**EXERCISE AIM:** Look through the entries below and copy exactly the part that begins with the line containing "[camera trap, expert-labeled]" and ends with the line containing "common name: rat". Do not copy the pictures.

Stored records
************
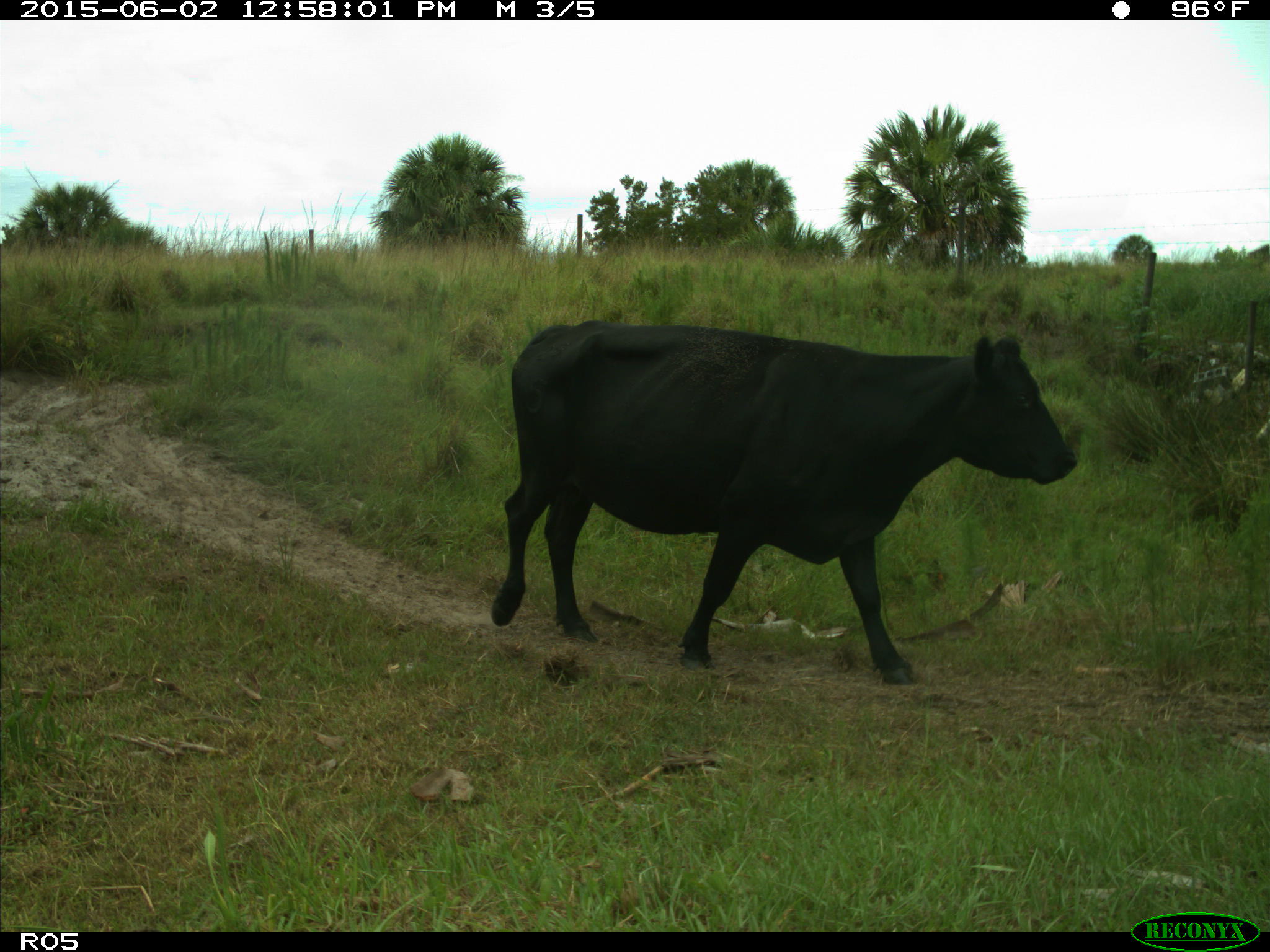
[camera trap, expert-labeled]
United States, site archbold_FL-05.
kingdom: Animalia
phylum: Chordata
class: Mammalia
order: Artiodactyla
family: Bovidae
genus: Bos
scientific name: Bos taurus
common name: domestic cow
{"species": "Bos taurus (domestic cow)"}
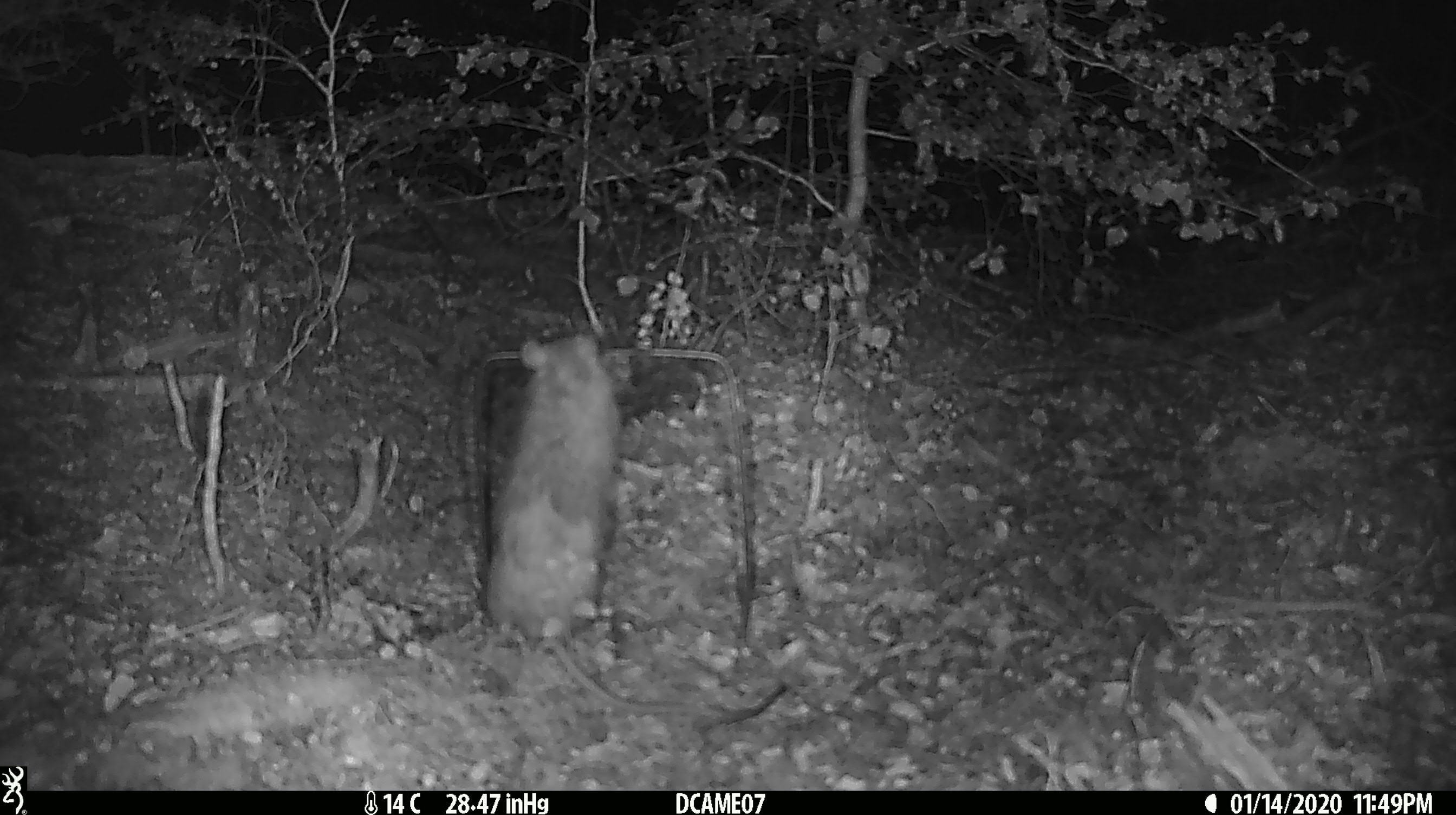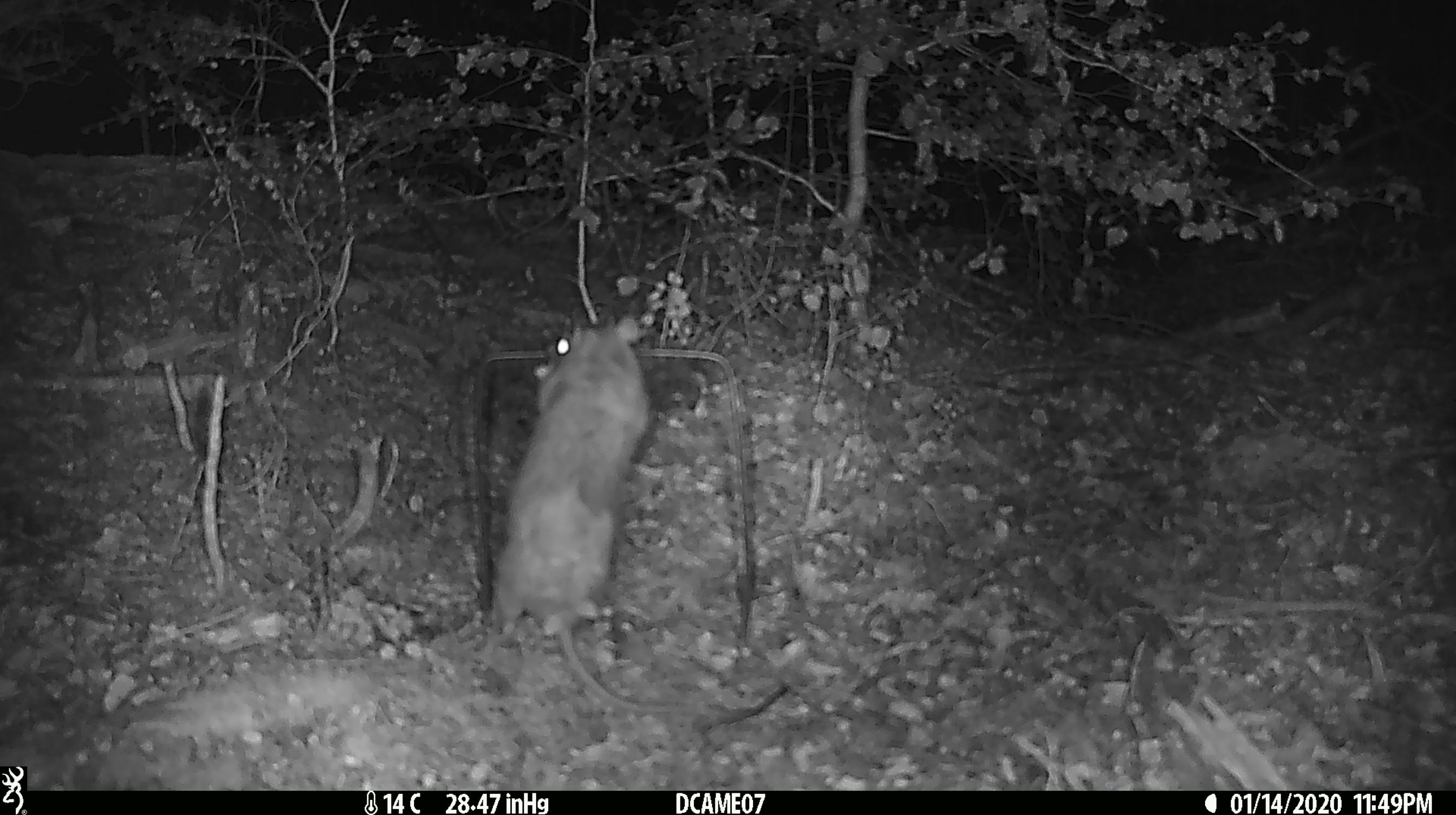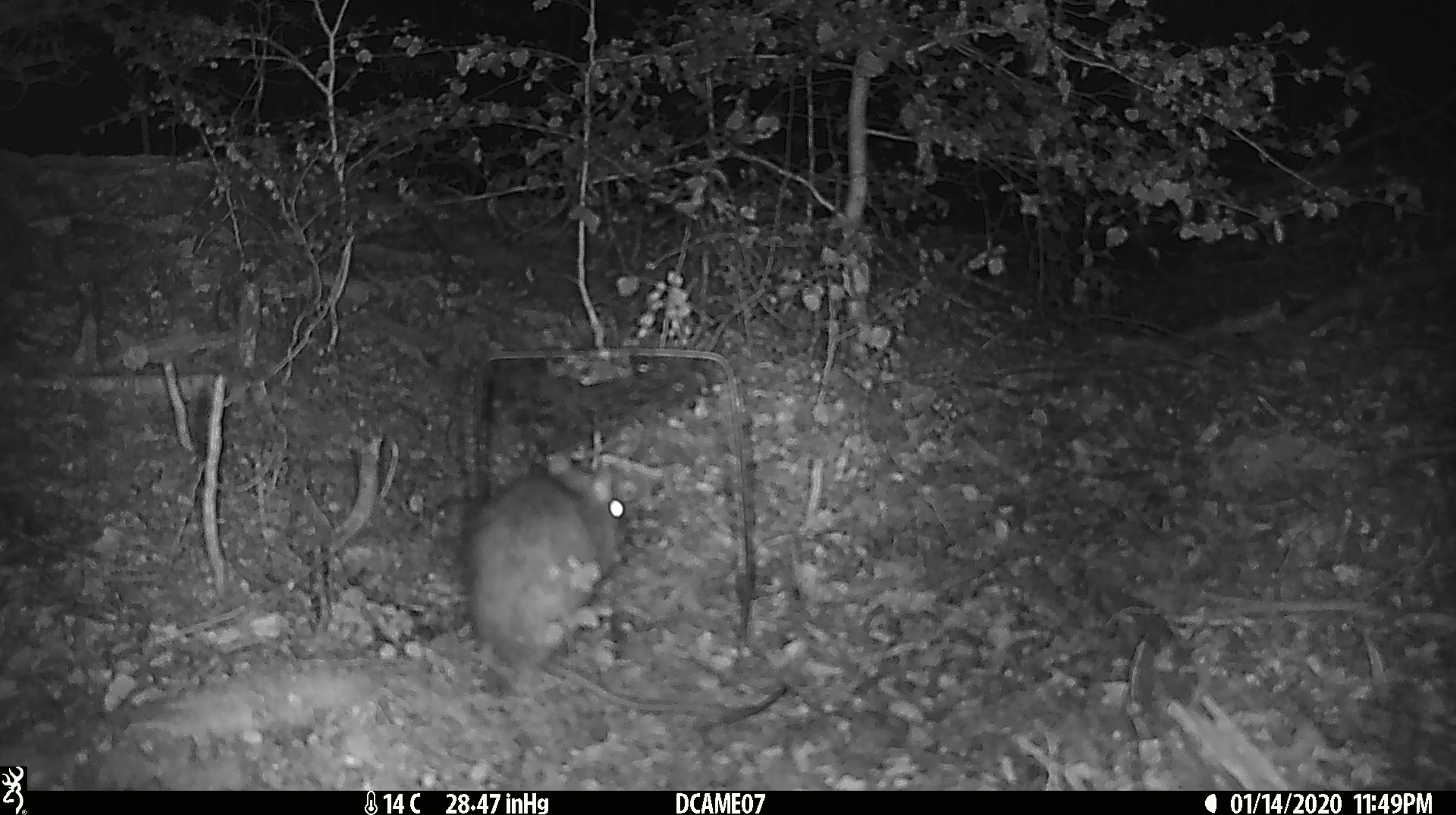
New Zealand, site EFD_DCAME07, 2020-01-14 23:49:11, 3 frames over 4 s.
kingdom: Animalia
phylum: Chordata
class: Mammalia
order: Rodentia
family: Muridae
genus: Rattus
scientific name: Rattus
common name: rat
************
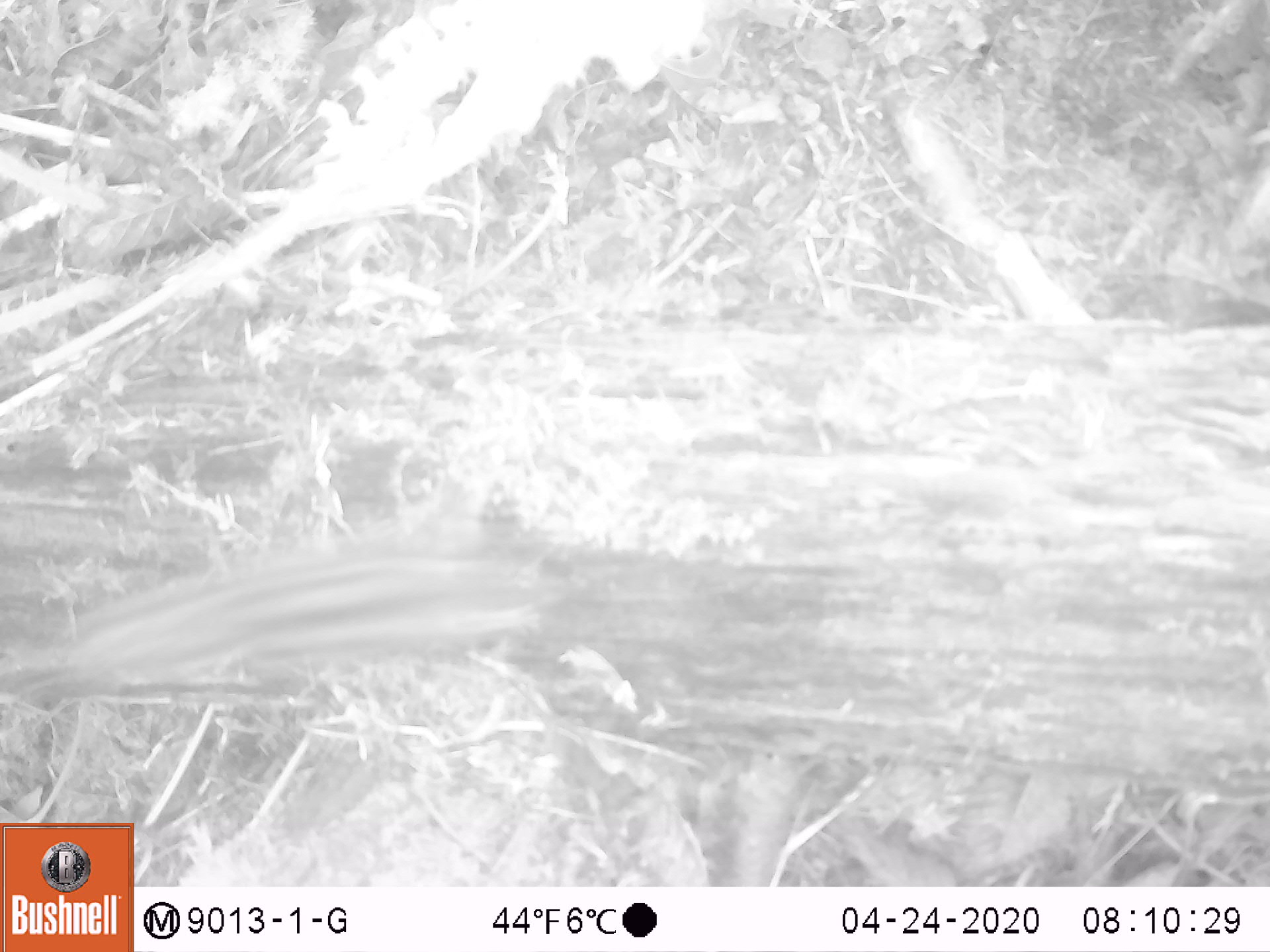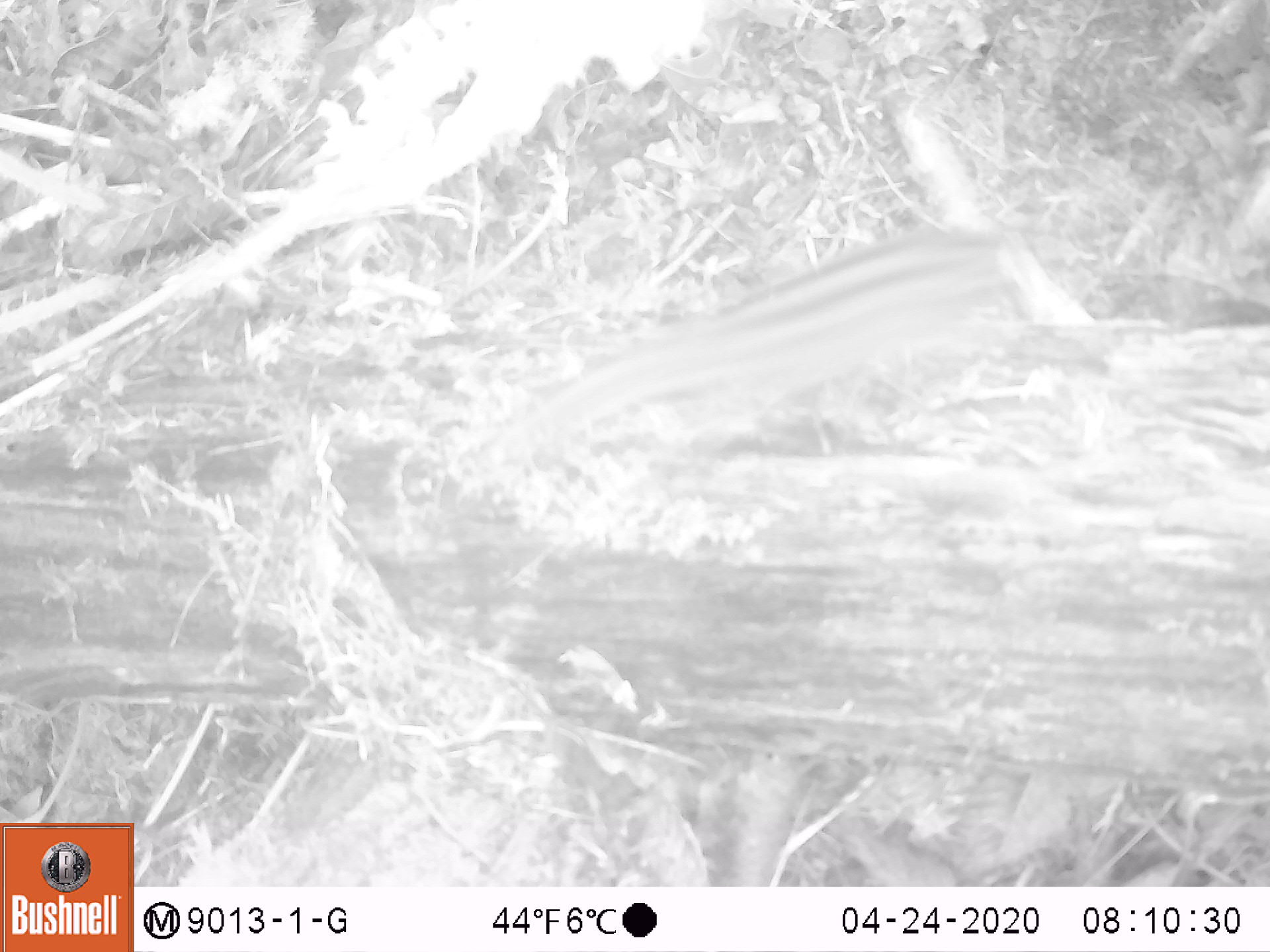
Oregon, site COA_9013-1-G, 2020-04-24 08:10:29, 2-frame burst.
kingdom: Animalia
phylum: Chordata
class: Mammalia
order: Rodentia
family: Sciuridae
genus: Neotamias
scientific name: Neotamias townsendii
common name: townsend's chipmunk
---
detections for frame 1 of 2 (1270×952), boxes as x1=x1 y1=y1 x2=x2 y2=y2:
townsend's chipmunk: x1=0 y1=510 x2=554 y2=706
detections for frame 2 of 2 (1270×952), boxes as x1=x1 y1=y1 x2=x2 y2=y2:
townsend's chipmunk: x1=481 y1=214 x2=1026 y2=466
************
**RESULT OF THIS TASK:**
[camera trap, expert-labeled]
United States, site archbold_FL-05.
kingdom: Animalia
phylum: Chordata
class: Mammalia
order: Artiodactyla
family: Bovidae
genus: Bos
scientific name: Bos taurus
common name: domestic cow
{"species": "Bos taurus (domestic cow)"}
New Zealand, site EFD_DCAME07, 2020-01-14 23:49:11, 3 frames over 4 s.
kingdom: Animalia
phylum: Chordata
class: Mammalia
order: Rodentia
family: Muridae
genus: Rattus
scientific name: Rattus
common name: rat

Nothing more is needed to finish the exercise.